» Information supplied:
______________________________
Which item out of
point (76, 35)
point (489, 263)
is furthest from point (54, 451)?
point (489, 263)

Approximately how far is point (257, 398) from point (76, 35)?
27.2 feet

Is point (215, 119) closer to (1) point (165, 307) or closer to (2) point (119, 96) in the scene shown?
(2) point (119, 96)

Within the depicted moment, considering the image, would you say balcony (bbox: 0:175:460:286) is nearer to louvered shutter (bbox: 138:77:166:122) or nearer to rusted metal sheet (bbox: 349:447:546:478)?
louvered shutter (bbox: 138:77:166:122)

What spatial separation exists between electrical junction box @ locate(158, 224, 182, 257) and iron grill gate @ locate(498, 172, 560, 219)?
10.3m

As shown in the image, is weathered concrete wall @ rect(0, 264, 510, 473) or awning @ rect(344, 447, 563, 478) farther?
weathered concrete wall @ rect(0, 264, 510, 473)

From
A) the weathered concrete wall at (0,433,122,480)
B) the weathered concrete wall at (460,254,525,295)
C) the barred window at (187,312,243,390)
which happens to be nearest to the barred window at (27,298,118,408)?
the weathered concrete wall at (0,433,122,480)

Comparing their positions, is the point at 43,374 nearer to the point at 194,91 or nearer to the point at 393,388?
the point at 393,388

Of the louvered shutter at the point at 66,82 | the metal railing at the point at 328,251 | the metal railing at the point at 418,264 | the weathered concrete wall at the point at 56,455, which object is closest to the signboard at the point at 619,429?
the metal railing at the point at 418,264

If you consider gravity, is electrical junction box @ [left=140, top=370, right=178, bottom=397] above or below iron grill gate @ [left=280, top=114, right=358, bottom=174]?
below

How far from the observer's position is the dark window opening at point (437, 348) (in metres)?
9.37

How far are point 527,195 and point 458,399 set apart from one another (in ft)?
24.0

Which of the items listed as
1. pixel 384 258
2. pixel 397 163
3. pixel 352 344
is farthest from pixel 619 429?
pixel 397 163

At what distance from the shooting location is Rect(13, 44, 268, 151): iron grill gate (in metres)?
______________________________
» What needs to be done: Put the material from the line containing "If you consider" through the end into a Markdown table with the columns Row and Text. Number each line in Row, put the line itself in Text, and leave out blank lines.

» Solution:
| Row | Text |
|---|---|
| 1 | If you consider gravity, is electrical junction box @ [left=140, top=370, right=178, bottom=397] above or below iron grill gate @ [left=280, top=114, right=358, bottom=174]? |
| 2 | below |
| 3 | How far from the observer's position is the dark window opening at point (437, 348) (in metres)? |
| 4 | 9.37 |
| 5 | How far are point 527,195 and point 458,399 set apart from one another (in ft)? |
| 6 | 24.0 |
| 7 | Which of the items listed as |
| 8 | 1. pixel 384 258 |
| 9 | 2. pixel 397 163 |
| 10 | 3. pixel 352 344 |
| 11 | is farthest from pixel 619 429? |
| 12 | pixel 397 163 |
| 13 | At what distance from the shooting location is Rect(13, 44, 268, 151): iron grill gate (in metres)? |